■ Provided passage:
== Segment start ==
I wonder if Anthropic is really this naive.

Known to the NSA does not equate to known to the devs of the relevant software, quite the opposite. I don't see why you should criticize Anthropic for saying nothing on the topic of state level actors, especially when they're still on contract for providing services to the DOW.

Agreed, I think the median 0day the NSA exploits is one they found or bought and not one which they made some US company insert on purpose.

That being said, I think that it would be overly naive to suppose that a big US company with ties to the USG stumbles on a treasure trove of 0days and decides that obviously they will report all of them, rather than keeping a few choice ones for the spooks.

Even if this was their intent originally, obviously the intelligence community has moles and ways to coerce cooperation. "This is a matter of national security!!11", literally convinced the Americans to let them torture prisoners on the record. Few companies would be foolish enough to trust the court system to protect them from their ire.

It occurred to me that maybe the Iran attack happened when it did to burn a bunch while they still could but that might be over determined.

I think the median 0day the NSA exploits is one they found or bought and not one which they made some US company insert on purpose.

You're probably correct, but don't forget about the (probably small, but not null) class of exploits that they simply trick US companies into inserting. The NSA has a wide range of strategies. They paid RSA to use their exploitable Dual_EC_DRBG, for instance, but apparently that was mostly to buy enough credibility to get it called "the standard" and adopted freely by other crypto companies too.

Even their work with DES was a mix of white-hat (they knew about a vulnerability and pushed for changes that they secretly knew would eliminate it) and black-hat (they pushed to drop the standard key size from 64 to 48 bit, then settled for 56, because they knew they had the compute to brute-force those) security, and the only "made some US company insert on purpose" there was legislative, for a brief period in the late 90s when companies were only allowed to export encryption software with 56-bit or shorter keys.

The NSA probably, from time to time, has discussions with the devs of the relevant software on the subject of when to patch unknown-to-the-public vulnerabilities.

Of course, to your point about their work with the DOW, it's quite likely that Anthropic is well aware of this because they are one of the relevant organizations.

But if not, the thought of them turning loose MYTHOS and it immediately turning around and blowing up the NSA's zero-day horde is extremely funny. And since apparently this was automated and allegedly submitted a large number of such patches, it seems pretty plausible this in fact occurred.

I genuinely think that their actions are more likely to represent a divergence of interests with the NSA, which isn't that surprising given recent events. I would be very surprised if they found every zero-day that the NSA already knows, but this probably doesn't make them happy. Anyway, now that Mythos is out of the bag, most (intelligent) devs are going to be giving their code closer scrutiny, regardless of whether they have access or not. Arguably, they should have started last year.
== Segment end ==
■ Action item: In the discussion of the NSA and zero-day exploits, what did the NSA pay RSA to use?

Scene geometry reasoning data
== Segment start ==
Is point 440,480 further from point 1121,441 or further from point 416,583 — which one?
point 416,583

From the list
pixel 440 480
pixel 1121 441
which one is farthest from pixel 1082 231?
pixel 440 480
== Segment end ==
■ Exercise response: The NSA paid RSA to use its exploitable Dual_EC_DRBG.